Zugegeben, es klingt schon etwas skuril für einen Einheimischen, dass vielleicht schon bald die Studenten und Professoren ins Waldeck-Frankenberger Land strömen. Doch genau das könnte schon bald passieren, wenn das ehrgeizige Projekt des scheidenden Landrates umgesetzt werden würde. Dieser hatte die Idee ins Spiel gebracht, eine „Hochschule Waldeck-Frankenberg“ zu gründen, die, engverwoben mit der Berufsakademie Nordhessen und der Holzfachschule Bad Wildungen, eine weitere Bereicherung in der heimischen Bildungslandschaft werden soll.
Betrachten wir uns das Projekt doch einmal aus der Nähe. Geplant ist die Gründung einer privaten Fachhochschule im Landkreis in einer gemeinsamen Trägerschaft von öffentlicher Hand und privaten Unternehmen. Sie soll Vorbild- und Pilotfunktion für eine künftige Entwicklung von Hochschulen in Hessen sein und Studienmöglichkeit in der Region für junge Menschen aus der Region bieten. Der Aufbau von Studiengängen mit internationaler Ausrichtung soll in enger Abstimmung mit der regionalen Wirtschaft und den hier ansässigen Dienstleistungsunternehmen erfolgen. Derzeit werden Studiengänge in den Bereichen Holzwirtschaft, nachhaltiges Bauwesen und Energieeffizienz, Gesundheitswirtschaft und Wirtschaftsrecht geplant. Der Landkreis unterstützt die Hochschule nachhaltig mit Mitteln aus den Erträgen des Zukunftsfonds. Vorgesehen sind bis zu 1,2 Mio. Euro jährlich als Investition in Bildung.

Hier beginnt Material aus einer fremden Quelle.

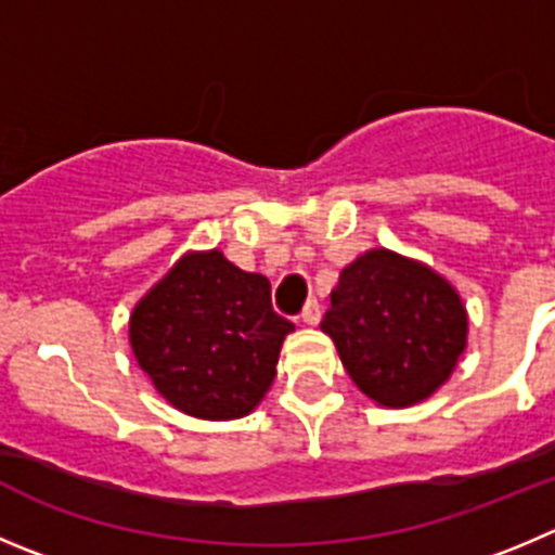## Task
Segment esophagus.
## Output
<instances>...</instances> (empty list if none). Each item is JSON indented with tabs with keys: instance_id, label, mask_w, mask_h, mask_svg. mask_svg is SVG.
I'll use <instances>...</instances> for the list:
<instances>
[{
	"instance_id": "1",
	"label": "esophagus",
	"mask_w": 555,
	"mask_h": 555,
	"mask_svg": "<svg viewBox=\"0 0 555 555\" xmlns=\"http://www.w3.org/2000/svg\"><path fill=\"white\" fill-rule=\"evenodd\" d=\"M320 318H323V312H320V304L309 301L307 307H304V312H301V323L304 325H318Z\"/></svg>"
}]
</instances>
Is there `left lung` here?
<instances>
[{
  "mask_svg": "<svg viewBox=\"0 0 555 555\" xmlns=\"http://www.w3.org/2000/svg\"><path fill=\"white\" fill-rule=\"evenodd\" d=\"M320 328L370 400L408 408L449 380L468 339V314L433 268L372 248L339 273Z\"/></svg>",
  "mask_w": 555,
  "mask_h": 555,
  "instance_id": "1",
  "label": "left lung"
}]
</instances>
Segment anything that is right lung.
<instances>
[{
	"instance_id": "right-lung-1",
	"label": "right lung",
	"mask_w": 555,
	"mask_h": 555,
	"mask_svg": "<svg viewBox=\"0 0 555 555\" xmlns=\"http://www.w3.org/2000/svg\"><path fill=\"white\" fill-rule=\"evenodd\" d=\"M293 328L273 312L271 282L214 248L175 262L133 307L128 336L139 366L169 405L227 422L260 405Z\"/></svg>"
}]
</instances>
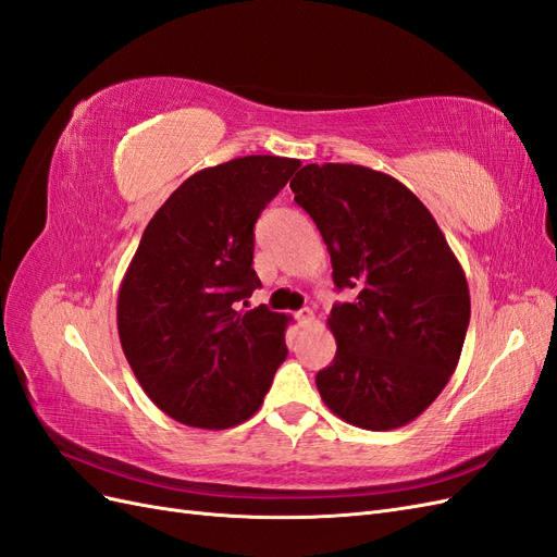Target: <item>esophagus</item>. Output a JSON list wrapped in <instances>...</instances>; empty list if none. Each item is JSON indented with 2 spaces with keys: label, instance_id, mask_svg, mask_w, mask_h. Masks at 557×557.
Listing matches in <instances>:
<instances>
[{
  "label": "esophagus",
  "instance_id": "34e87169",
  "mask_svg": "<svg viewBox=\"0 0 557 557\" xmlns=\"http://www.w3.org/2000/svg\"><path fill=\"white\" fill-rule=\"evenodd\" d=\"M297 320H299V325H301V327L311 325V323H313V311H311V309H301V311H297Z\"/></svg>",
  "mask_w": 557,
  "mask_h": 557
}]
</instances>
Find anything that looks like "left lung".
Listing matches in <instances>:
<instances>
[{"instance_id":"obj_1","label":"left lung","mask_w":557,"mask_h":557,"mask_svg":"<svg viewBox=\"0 0 557 557\" xmlns=\"http://www.w3.org/2000/svg\"><path fill=\"white\" fill-rule=\"evenodd\" d=\"M295 201L323 234L332 278L352 297L327 325L336 356L318 393L346 423L385 432L411 423L450 381L469 325L458 258L407 185L362 164H307Z\"/></svg>"}]
</instances>
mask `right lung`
Instances as JSON below:
<instances>
[{
    "mask_svg": "<svg viewBox=\"0 0 557 557\" xmlns=\"http://www.w3.org/2000/svg\"><path fill=\"white\" fill-rule=\"evenodd\" d=\"M299 160L246 156L185 178L150 218L117 293V334L144 393L183 425L227 430L262 407L290 318L264 305L252 227Z\"/></svg>",
    "mask_w": 557,
    "mask_h": 557,
    "instance_id": "add662e5",
    "label": "right lung"
}]
</instances>
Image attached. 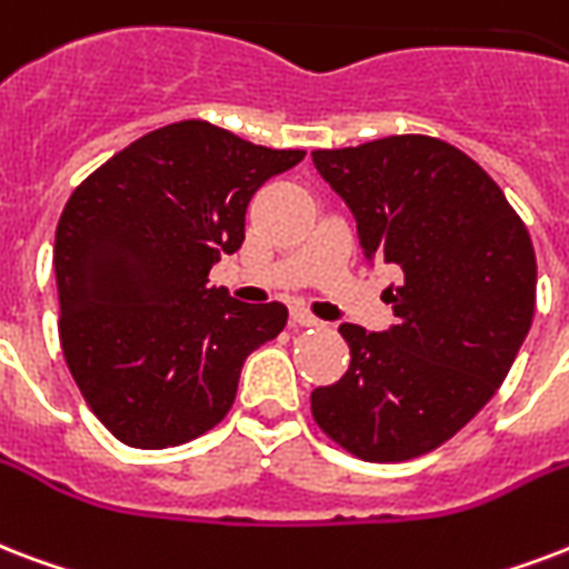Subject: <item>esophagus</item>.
I'll return each mask as SVG.
<instances>
[{
  "instance_id": "34e87169",
  "label": "esophagus",
  "mask_w": 569,
  "mask_h": 569,
  "mask_svg": "<svg viewBox=\"0 0 569 569\" xmlns=\"http://www.w3.org/2000/svg\"><path fill=\"white\" fill-rule=\"evenodd\" d=\"M292 325H298V328H316V325H322L319 319H316L313 313H307L303 307H295L292 310Z\"/></svg>"
}]
</instances>
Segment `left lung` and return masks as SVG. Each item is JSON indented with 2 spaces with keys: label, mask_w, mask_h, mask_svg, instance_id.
Here are the masks:
<instances>
[{
  "label": "left lung",
  "mask_w": 569,
  "mask_h": 569,
  "mask_svg": "<svg viewBox=\"0 0 569 569\" xmlns=\"http://www.w3.org/2000/svg\"><path fill=\"white\" fill-rule=\"evenodd\" d=\"M363 259L402 271L388 331L340 325L349 370L316 388V423L367 462L436 450L483 409L535 316L537 262L501 188L448 142L402 133L313 151Z\"/></svg>",
  "instance_id": "left-lung-1"
}]
</instances>
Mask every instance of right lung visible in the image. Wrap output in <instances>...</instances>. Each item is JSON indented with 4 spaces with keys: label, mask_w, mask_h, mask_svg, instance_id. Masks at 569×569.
<instances>
[{
    "label": "right lung",
    "mask_w": 569,
    "mask_h": 569,
    "mask_svg": "<svg viewBox=\"0 0 569 569\" xmlns=\"http://www.w3.org/2000/svg\"><path fill=\"white\" fill-rule=\"evenodd\" d=\"M301 160L190 119L130 142L71 193L53 247L59 340L119 441L176 448L217 427L247 355L286 328L283 303L236 301L208 271L244 241L256 190Z\"/></svg>",
    "instance_id": "right-lung-1"
}]
</instances>
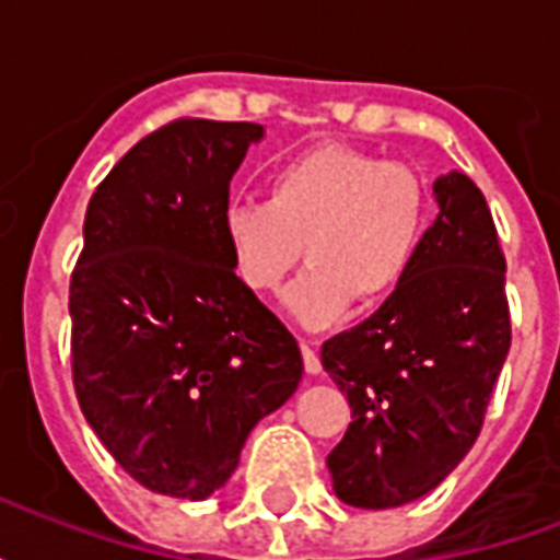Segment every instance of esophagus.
<instances>
[{
  "instance_id": "34e87169",
  "label": "esophagus",
  "mask_w": 560,
  "mask_h": 560,
  "mask_svg": "<svg viewBox=\"0 0 560 560\" xmlns=\"http://www.w3.org/2000/svg\"><path fill=\"white\" fill-rule=\"evenodd\" d=\"M300 351H303L305 372H308V375H317V372H320V357H317L315 345H312V341L300 339Z\"/></svg>"
}]
</instances>
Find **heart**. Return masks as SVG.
Here are the masks:
<instances>
[{
    "label": "heart",
    "instance_id": "obj_1",
    "mask_svg": "<svg viewBox=\"0 0 560 560\" xmlns=\"http://www.w3.org/2000/svg\"><path fill=\"white\" fill-rule=\"evenodd\" d=\"M432 224V197L420 176L360 149L324 143L279 161L267 200L243 197L221 212L231 267L252 293L279 291L300 264L288 312L303 327H329L360 305L399 291Z\"/></svg>",
    "mask_w": 560,
    "mask_h": 560
}]
</instances>
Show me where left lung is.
Returning <instances> with one entry per match:
<instances>
[{"label": "left lung", "mask_w": 560, "mask_h": 560, "mask_svg": "<svg viewBox=\"0 0 560 560\" xmlns=\"http://www.w3.org/2000/svg\"><path fill=\"white\" fill-rule=\"evenodd\" d=\"M434 200L411 276L320 348L351 405L329 477L363 510L417 501L468 456L510 351L506 260L486 197L453 171L434 179Z\"/></svg>", "instance_id": "obj_1"}]
</instances>
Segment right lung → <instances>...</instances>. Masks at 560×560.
Returning a JSON list of instances; mask_svg holds the SVG:
<instances>
[{
  "label": "right lung",
  "mask_w": 560,
  "mask_h": 560,
  "mask_svg": "<svg viewBox=\"0 0 560 560\" xmlns=\"http://www.w3.org/2000/svg\"><path fill=\"white\" fill-rule=\"evenodd\" d=\"M255 122L173 119L95 188L71 272V375L107 453L149 492L203 501L257 420L291 399L303 353L243 288L221 240Z\"/></svg>",
  "instance_id": "1"
}]
</instances>
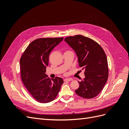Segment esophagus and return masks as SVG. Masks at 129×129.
Instances as JSON below:
<instances>
[{"label": "esophagus", "mask_w": 129, "mask_h": 129, "mask_svg": "<svg viewBox=\"0 0 129 129\" xmlns=\"http://www.w3.org/2000/svg\"><path fill=\"white\" fill-rule=\"evenodd\" d=\"M72 80V79H69V78H66V79H64V82H66V81H71Z\"/></svg>", "instance_id": "34e87169"}]
</instances>
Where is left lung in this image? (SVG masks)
<instances>
[{"label": "left lung", "instance_id": "obj_1", "mask_svg": "<svg viewBox=\"0 0 129 129\" xmlns=\"http://www.w3.org/2000/svg\"><path fill=\"white\" fill-rule=\"evenodd\" d=\"M64 41L75 52L80 67L85 77L78 81L76 94L84 99H92L102 91L108 78L107 57L103 48L96 42L81 35L68 37Z\"/></svg>", "mask_w": 129, "mask_h": 129}]
</instances>
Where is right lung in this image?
Returning a JSON list of instances; mask_svg holds the SVG:
<instances>
[{"instance_id": "add662e5", "label": "right lung", "mask_w": 129, "mask_h": 129, "mask_svg": "<svg viewBox=\"0 0 129 129\" xmlns=\"http://www.w3.org/2000/svg\"><path fill=\"white\" fill-rule=\"evenodd\" d=\"M63 38H41L32 41L20 60L23 83L33 98L42 103L51 102L59 92L63 80L56 77L50 80L46 74L49 56Z\"/></svg>"}]
</instances>
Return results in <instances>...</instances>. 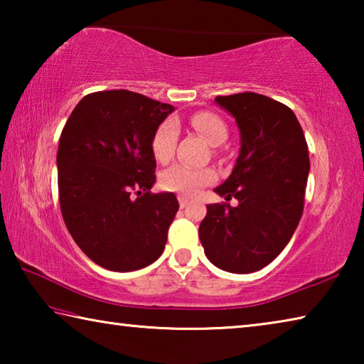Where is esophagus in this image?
Here are the masks:
<instances>
[{
  "label": "esophagus",
  "instance_id": "1",
  "mask_svg": "<svg viewBox=\"0 0 364 364\" xmlns=\"http://www.w3.org/2000/svg\"><path fill=\"white\" fill-rule=\"evenodd\" d=\"M178 202H180V207L184 208V207H188L189 199H188V197H184V196H180V197H178Z\"/></svg>",
  "mask_w": 364,
  "mask_h": 364
}]
</instances>
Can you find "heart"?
<instances>
[{
    "label": "heart",
    "mask_w": 364,
    "mask_h": 364,
    "mask_svg": "<svg viewBox=\"0 0 364 364\" xmlns=\"http://www.w3.org/2000/svg\"><path fill=\"white\" fill-rule=\"evenodd\" d=\"M191 127L199 132L212 146L225 143L228 138V127L221 117L199 110L189 117ZM178 139V125L175 120H165L152 136V154L159 162H168L175 152ZM215 181V171L212 168H196L184 164H175L160 175V186L165 191L183 196H194L202 188Z\"/></svg>",
    "instance_id": "1"
}]
</instances>
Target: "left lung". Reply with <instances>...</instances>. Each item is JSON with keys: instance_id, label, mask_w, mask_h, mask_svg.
Listing matches in <instances>:
<instances>
[{"instance_id": "left-lung-1", "label": "left lung", "mask_w": 364, "mask_h": 364, "mask_svg": "<svg viewBox=\"0 0 364 364\" xmlns=\"http://www.w3.org/2000/svg\"><path fill=\"white\" fill-rule=\"evenodd\" d=\"M241 132V152L215 193L226 202L207 205L199 226L205 255L230 273H254L278 257L304 213L310 157L304 130L286 104L252 93L217 96Z\"/></svg>"}]
</instances>
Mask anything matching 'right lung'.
<instances>
[{
  "label": "right lung",
  "instance_id": "obj_1",
  "mask_svg": "<svg viewBox=\"0 0 364 364\" xmlns=\"http://www.w3.org/2000/svg\"><path fill=\"white\" fill-rule=\"evenodd\" d=\"M171 110L133 91H96L60 133V212L73 241L102 268L141 269L165 249L180 204L173 193H151L152 136Z\"/></svg>",
  "mask_w": 364,
  "mask_h": 364
}]
</instances>
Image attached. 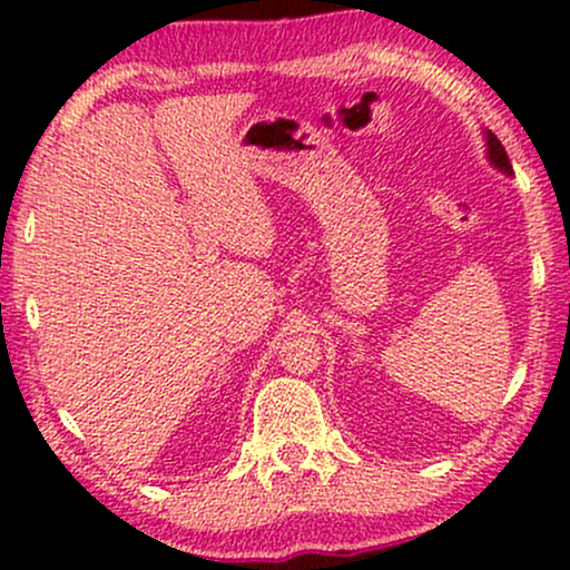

Doch wie ist die Ausgangslage? Alle Fraktionen des Kreistages Waldeck-Frankenberg haben in der Sitzung im September 2008 die Gründung einer Fachhochschule in Waldeck-Frankenberg einhellig begrüßt. Die geplante enge Anbindung der künftigen Fachhochschule an die Wirtschaft und Einrichtungen der Gesundheitswirtschaft sowie kooperierende andere Bildungseinrichtungen läßt eine dezentrale Struktur als sinnvoll erscheinen. Als Standorte sind daher Bad Wildungen, Korbach und Frankenberg vorgesehen. Räumlichkeiten sind an allen drei Orten kostenfrei bzw. zu günstigen Konditionen verfügbar. Die notwendige Ausstattung für die ersten Studiengänge kann bis zum geplanten Studienbeginn Oktober 2010 beschafft werden. Und es schein, als wären die Voraussetzungen nicht die schlechtesten! Waldeck-Frankenberg und die Region Nordhessen verfügen über einen ausgewogenen Branchenmix in der Wirtschaft. Daneben spielen Tourismus und Gesundheitsbranche wirtschaftlich eine große Rolle und sorgen für einen hohen Bekanntheitsgrad der Region. Die noch stark ausgeprägte Landwirtschaft entwickelt zusätzliche Geschäftsfelder, auch auf dem Markt regenerativer Energien und im Bereich Biomasse. Und Wirtschaft, Handel und Gesundheitswesen benötigen qualifizierte Fachkräfte, auch und insbesondere für Führungsaufgaben, so dass ein Nachfragepotenzial nach Fach- und Führungskräften in der Region vorhanden ist. Das Fehlende höhere Bildungseinrichtungen in der Region ist mit ein Grund für die negative demografische Entwicklung. Daneben gewinnen Hochschulen mit hohem Praxisbezug zunehmend an Bedeutung gegenüber dem Studium an Universitäten und in fast allen Bundesländern wird die Gründung von berufsbezogenen Studiengängen unterstützt.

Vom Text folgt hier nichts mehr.